#### Obiettivi:
1. Secondo il brano sulle conseguenze dell'assalto alle istituzioni, quale percentuale di brasiliani condanna gli attacchi alle istituzioni democratiche nel sondaggio dell'istituto Quaest?
2. Riprenda il brano sulle conseguenze dell'assalto alle istituzioni e lo prosegua dopo la sua ultima frase.

Le conseguenze dell’assalto alle istituzioni

Probabilmente, e paradossalmente, l’assalto agli edifici della democrazia non gioverà al bolsonarismo e ne altererà l’unità interna. Il tentativo di colpo di stato non è stato messo in atto dall’intero corpo elettorale che ha votato per il candidato di destra, ma solamente dai suoi sostenitori più radicali e ideologizzati.

Allo stesso modo, un sondaggio condotto dall’istituto di ricerca Quaest mostra che circa il 90% dei brasiliani condanna gli attacchi alle istituzioni democratiche; si tratta di una percentuale molto più ampia rispetto a quella dei semplici elettori di Lula.

Il fallimento del tentativo di colpo di Stato rafforza dunque il potere di Lula da Silva. La reazione del neo-eletto governo è stata esemplare e ha mostrato al mondo intero che il Brasile ha solidi anticorpi democratici. Se sarà in grado di sfruttare le occasioni aperte da questa importante vittoria, Lula potrà ampliare le proprie alleanze e conseguire effettivamente l’unità della nazione.

Seppur giunto al potere con una maggioranza esigua, gli eventi dell’8 gennaio hanno fatto sì che gran parte del paese e della politica si stringesse intorno a Lula. Molti uomini politici, un tempo distanti da lui, hanno iniziato ad ammorbidire le critiche nei suoi confronti per evitare di essere confusi con i golpisti. Mantenere un orientamento politico vicino a Bolsonaro è oggi ampiamente considerato «tossico».

#### Dati presentati:
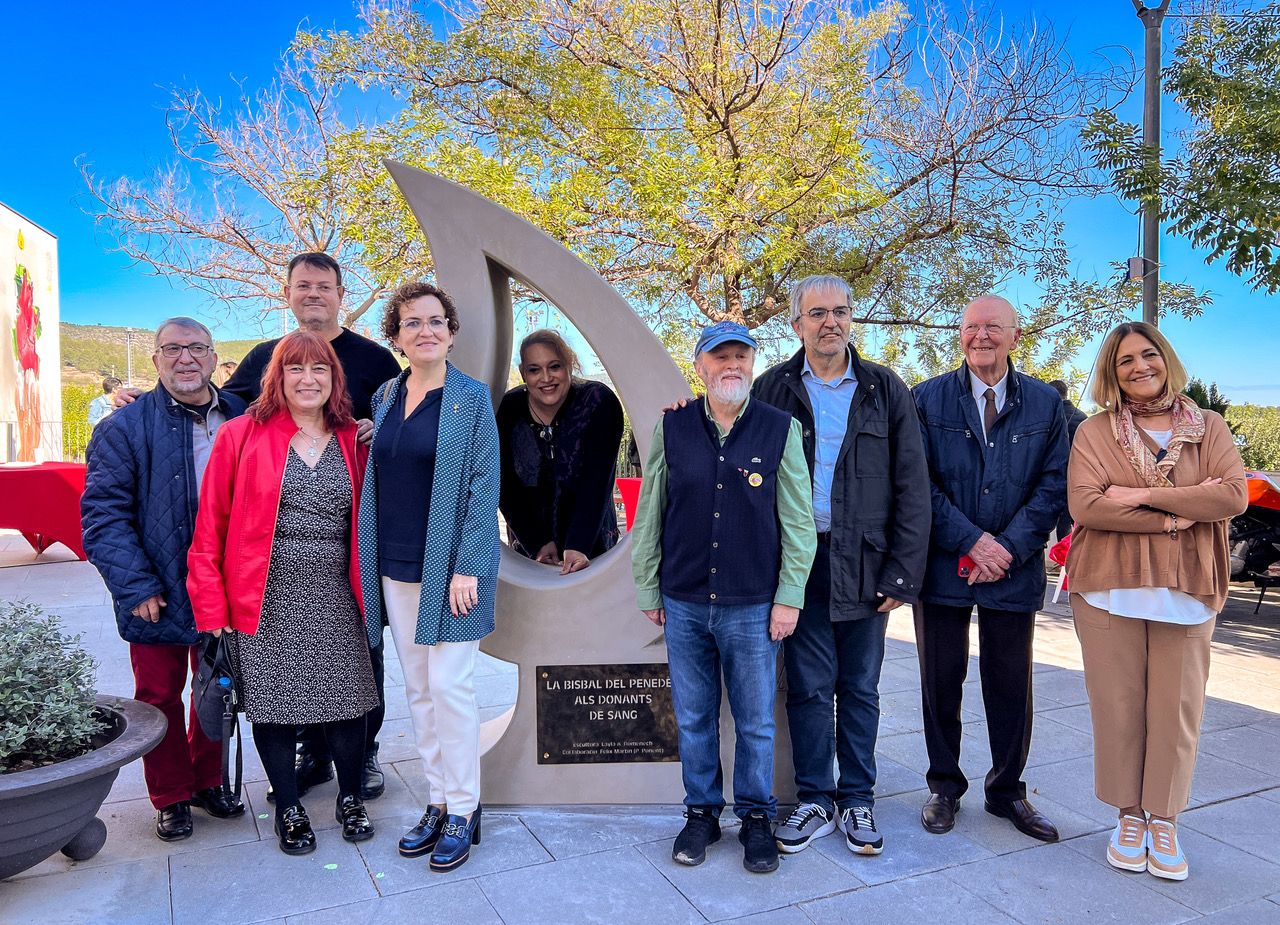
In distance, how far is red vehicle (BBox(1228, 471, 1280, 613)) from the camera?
6.98 meters

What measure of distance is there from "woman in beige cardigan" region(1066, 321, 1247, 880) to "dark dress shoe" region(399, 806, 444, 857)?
2.32 m

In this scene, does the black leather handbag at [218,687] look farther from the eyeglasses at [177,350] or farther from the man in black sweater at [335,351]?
the eyeglasses at [177,350]

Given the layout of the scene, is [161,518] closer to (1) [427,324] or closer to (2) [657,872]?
(1) [427,324]

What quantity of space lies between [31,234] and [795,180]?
49.0ft

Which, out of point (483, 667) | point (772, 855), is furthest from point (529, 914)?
point (483, 667)

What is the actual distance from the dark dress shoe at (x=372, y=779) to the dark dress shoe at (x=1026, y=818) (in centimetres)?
243

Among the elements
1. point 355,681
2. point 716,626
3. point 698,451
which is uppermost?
point 698,451

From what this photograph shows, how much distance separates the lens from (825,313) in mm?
3301

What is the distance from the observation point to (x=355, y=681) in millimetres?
3260

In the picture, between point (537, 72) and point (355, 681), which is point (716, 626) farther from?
point (537, 72)

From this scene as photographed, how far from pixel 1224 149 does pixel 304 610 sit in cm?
715

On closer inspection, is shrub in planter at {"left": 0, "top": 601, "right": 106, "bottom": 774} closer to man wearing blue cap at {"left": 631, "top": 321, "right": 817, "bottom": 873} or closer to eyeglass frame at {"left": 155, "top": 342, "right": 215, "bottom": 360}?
eyeglass frame at {"left": 155, "top": 342, "right": 215, "bottom": 360}

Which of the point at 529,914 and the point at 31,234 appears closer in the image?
the point at 529,914

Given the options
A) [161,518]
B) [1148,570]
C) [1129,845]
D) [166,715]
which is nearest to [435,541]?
[161,518]
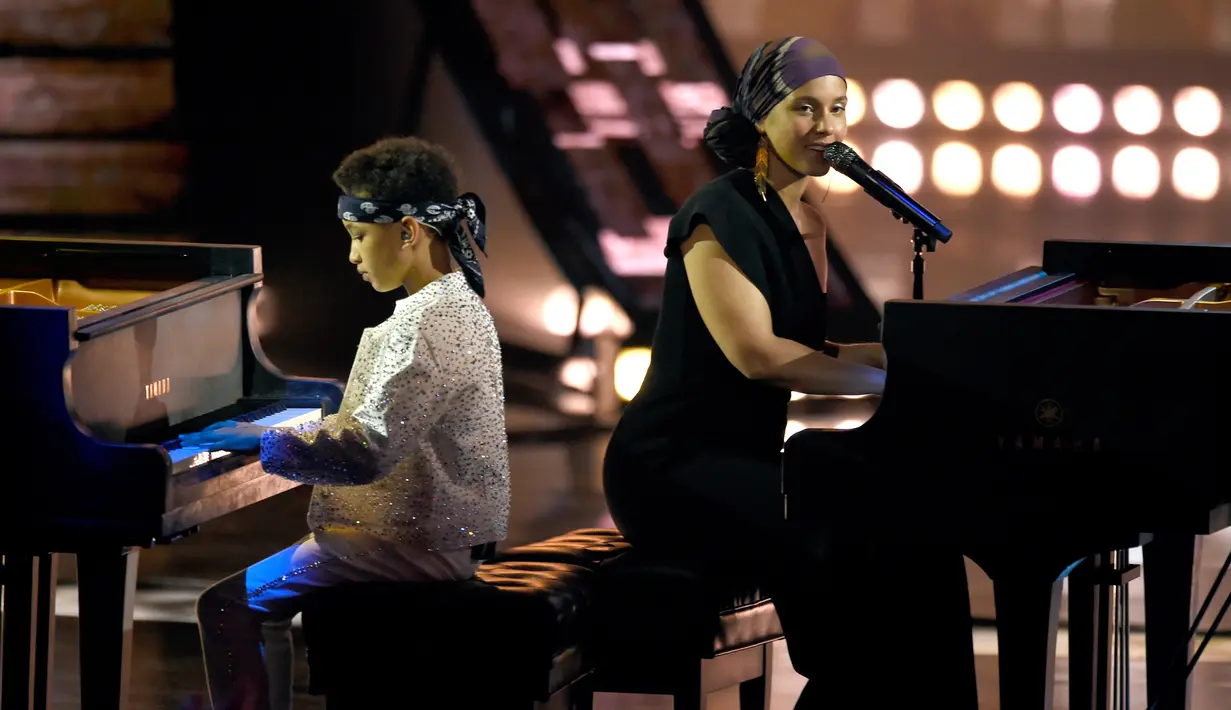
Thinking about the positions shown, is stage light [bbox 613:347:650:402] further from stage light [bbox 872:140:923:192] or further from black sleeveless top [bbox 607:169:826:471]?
black sleeveless top [bbox 607:169:826:471]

#### Risultati per compito:
1. Circa il 90% dei brasiliani.

2.
Una delle più grandi sfide all’unità della nazione riguarda il dialogo con le chiese evangeliche pentecostali. Lula dovrà cercare di avvicinarsi dapprima alle frange più moderate degli evangelici, che costituiscono la minoranza, e poi cercare di rassicurare quelle più conservatrici.

Per quanto riguarda la galassia bolsonarista, si pensa che la pancia moderata del bolsonarismo possa staccarsi dal suo nucleo duro. Un esito di questo tipo è anche favorito dal fatto che Bolsonaro è finito nel mirino della giustizia, sospettato di aver fomentato dalla Florida quello che viene considerato come il più grave attacco alla democrazia dalla dittatura militare che durò dal 1964 al 1985. I moderati infatti sembrano non essere disposti a seguire Bolsonaro nel vortice della violenza. Verosimilmente essi inizieranno a cercare un leader alternativo da seguire, più moderato.

Dal canto suo, l’ex Presidente ha dichiarato che il movimento di destra non è morto e che a marzo avrebbe fatto ritorno in patria per guidare l’opposizione. Ad oggi, comunque, Bolsonaro si trova ancora negli Stati Uniti, dove si era ritirato subito dopo la sconfitta.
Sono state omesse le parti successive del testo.